The findings could represent a potential treatment direction for different cancers that share MLL3 or MLL4 mutations, said Ali Shilatifard, PhD, the Robert Francis Furchgott Professor and chair of Biochemistry and Molecular Genetics and senior author of the study.

“MLL3 and MLL4 are highly mutated in a large number of solid tumors and hematopoietic malignancies. There’s very little therapy for these cancers and understanding what causes the cells to become cancerous as a result of this mutation is going to be central for the development of targeted therapeutics,” said Shilatifard, who is also the director of the Simpson Querrey Institute for Epigenetics and leader of the Cancer Epigenetics & Nuclear Dynamics Program at Robert H. Lurie Comprehensive Cancer Center of Northwestern University. “Our work is showing that basically the purine metabolism inhibition is one way of treating the cells that have mutations for MLL4.”

Shilatifard said he hopes to move to preclinical studies to further validate the efficacy of the approach.

​“A large number of tumors don’t respond to immunotherapy. We think that this mixture of immunotherapy with epigenetic therapy and metabolism therapy, that combination could be very powerful,” he said.

Zibo Zhao, PhD, research assistant professor of Biochemistry and Molecular Genetics, was first author of the study. Kaixiang Cao, PhD, a former postdoctoral fellow in Shilatifard’s lab, was also a co-author of the study.

“We hope our research can support the translation of this to clinical settings and then we could use this as a biomarker to stratify the patients, so they can get more personalized therapy by targeting these mutations in human cancer,” Zhao said.

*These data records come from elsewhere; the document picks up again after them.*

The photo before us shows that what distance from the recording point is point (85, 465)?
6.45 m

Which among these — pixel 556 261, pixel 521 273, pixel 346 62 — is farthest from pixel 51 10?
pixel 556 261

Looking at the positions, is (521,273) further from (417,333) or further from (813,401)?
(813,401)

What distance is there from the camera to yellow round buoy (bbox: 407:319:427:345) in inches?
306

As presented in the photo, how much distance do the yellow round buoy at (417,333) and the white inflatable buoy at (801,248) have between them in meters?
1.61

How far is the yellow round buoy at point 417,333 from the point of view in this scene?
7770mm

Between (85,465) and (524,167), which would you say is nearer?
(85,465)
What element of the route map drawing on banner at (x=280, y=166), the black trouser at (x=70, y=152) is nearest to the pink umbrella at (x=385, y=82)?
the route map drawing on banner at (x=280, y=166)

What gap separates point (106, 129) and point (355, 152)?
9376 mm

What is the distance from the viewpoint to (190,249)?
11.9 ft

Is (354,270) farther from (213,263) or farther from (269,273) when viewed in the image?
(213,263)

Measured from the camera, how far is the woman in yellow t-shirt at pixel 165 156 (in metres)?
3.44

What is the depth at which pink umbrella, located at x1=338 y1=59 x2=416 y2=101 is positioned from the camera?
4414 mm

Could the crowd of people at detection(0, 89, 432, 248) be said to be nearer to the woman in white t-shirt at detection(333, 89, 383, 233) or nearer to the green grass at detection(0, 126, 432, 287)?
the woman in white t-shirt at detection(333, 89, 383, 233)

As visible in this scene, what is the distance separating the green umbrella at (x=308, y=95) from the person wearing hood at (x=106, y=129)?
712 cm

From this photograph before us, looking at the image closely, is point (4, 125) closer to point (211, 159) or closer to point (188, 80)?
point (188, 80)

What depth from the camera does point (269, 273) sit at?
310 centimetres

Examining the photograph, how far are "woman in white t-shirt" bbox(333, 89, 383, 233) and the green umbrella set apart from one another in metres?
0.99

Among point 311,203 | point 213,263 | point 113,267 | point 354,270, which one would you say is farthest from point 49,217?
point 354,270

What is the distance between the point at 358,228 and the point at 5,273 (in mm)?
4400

Other Feinberg faculty co-authors included Feng Yue, PhD, the Duane and Susan Burnham Professor of Molecular Medicine; Navdeep Chandel, PhD, the David W. Cugell, MD, Professor of Medicine in the Division of Pulmonary and Critical Care and of Biochemistry and Molecular Genetics; Rintaro Hashizume, MD, PhD, research associate professor of Biochemistry and Molecular Genetics; and Issam Ben-Sahra, PhD, assistant professor of Biochemistry and Molecular Genetics. All are members of the Robert H. Lurie Comprehensive Cancer Center of Northwestern University.

The study was supported by National Institutes of Health grants R35-CA197569, K99HD094906 and R50-CA221848.

​This article was originally published in the Feinberg School of Medicine News Center on June 22, 2023. ​
Ali Shilatifard, PhD headshot
Ali Shilatifard, PhD,  the Robert Francis Furchgott Professor and chair of Biochemistry and Molecular Genetics, was senior author of the study published in The Journal of Clinical Investigation.